Post#20 » by lessthanjake » Sun Jan 12, 2025 9:54 pm

Lebronnygoat wrote:
70sFan wrote:Can we even say with certainty that Wade's performance against Dallas was the best in the playoffs? Nash and Duncan did remarkably well themselves against Mavs, it wasn't their fault (or Wade's merit) that Dirk played significantly worse in the finals than in the previous two series.

No, if anything, I take back what I said about the Mavs series stacking up with the Wizards series. LeBron’s wizards series > Wade’s Mavs series. LeBron was the better scorer, (35.7 on +5.0rTS vs 34.7 on +4.0rTS), better playmaker (I’m going to presume it was a big playmaking gap but I haven’t tracked the Mavs finals), and defense might be a wash or slightly Wade, but the defense wouldn’t cover the offensive gap there is. The opponent defense is why I considered them equal but I realized Doug Christie was lost in the regular season and so was Marq Daniel’s. Idek if Wade is getting close to the amount of pressure put on him as LeBron with the players he has on his team vs LeBron. The Wizards had Caron Butler who is a better wing or guard defender than anyone on Dallas. So the defense side of things shouldn’t be a worthy point. This is just Wade being better in the common matchup and his Nets series being another great series LeBron doesn’t have, meanwhile LeBron clears in the regular season and should certainly have the better playoff series. Also, note this is important, Wade played just as bad as LeBron did in that Bulls series, and was able to make it past the 1st round, meanwhile LeBron doesn’t get that privilege… so when Wade is clearly beating LeBron in the playoffs, if you think he is, it’s probably due to him having the better team and allowing him to have more potential great series (nets series)

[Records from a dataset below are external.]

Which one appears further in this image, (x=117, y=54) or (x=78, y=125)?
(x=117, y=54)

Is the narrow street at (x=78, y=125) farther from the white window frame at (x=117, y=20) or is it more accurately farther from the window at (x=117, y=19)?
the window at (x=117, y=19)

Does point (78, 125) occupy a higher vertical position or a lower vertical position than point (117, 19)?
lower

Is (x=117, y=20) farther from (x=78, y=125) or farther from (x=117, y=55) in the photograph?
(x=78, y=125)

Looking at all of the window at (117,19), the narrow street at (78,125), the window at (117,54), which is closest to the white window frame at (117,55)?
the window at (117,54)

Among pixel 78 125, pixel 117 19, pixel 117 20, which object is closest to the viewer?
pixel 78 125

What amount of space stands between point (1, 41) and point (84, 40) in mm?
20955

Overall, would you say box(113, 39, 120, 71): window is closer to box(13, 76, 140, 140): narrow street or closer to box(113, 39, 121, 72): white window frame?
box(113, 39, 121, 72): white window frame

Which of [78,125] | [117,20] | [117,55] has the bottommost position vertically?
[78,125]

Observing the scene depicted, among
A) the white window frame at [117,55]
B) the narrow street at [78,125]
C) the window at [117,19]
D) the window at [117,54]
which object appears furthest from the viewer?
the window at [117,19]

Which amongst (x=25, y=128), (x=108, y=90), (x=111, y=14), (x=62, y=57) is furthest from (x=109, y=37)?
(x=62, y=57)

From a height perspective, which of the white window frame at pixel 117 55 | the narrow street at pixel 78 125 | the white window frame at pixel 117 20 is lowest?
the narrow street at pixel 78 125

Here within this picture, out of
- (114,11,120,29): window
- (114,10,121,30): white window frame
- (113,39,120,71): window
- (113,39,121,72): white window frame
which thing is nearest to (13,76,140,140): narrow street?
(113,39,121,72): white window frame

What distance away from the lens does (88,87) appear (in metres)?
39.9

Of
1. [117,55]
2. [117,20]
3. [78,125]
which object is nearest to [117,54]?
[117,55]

I don’t think this really matters all *that* much for this year, since I don’t think it relates to any real discussion for 1st place, but I really have to say that it is pretty absurd to hype up a series against the Wizards as having any comparison to a series against an actually good team. I lived in the DC area back then and watched almost every Wizards game. They were not a very good team, and had an awful defense. LeBron had a fantastic series against them, but those Wizards just weren’t a team that we should hype up playoff performances against. Comparing a series against the 2006 Wizards to a series against the 2006 Mavericks is just silly IMO. The difference between those two teams is really night and day. This would be akin to comparing Jimmy Butler’s performance against the Hawks in the 2022 playoffs to Steph’s performance in the Finals that year.
OhayoKD wrote:Lebron contributes more to all the phases of play than Messi does. And he is of course a defensive anchor unlike messi.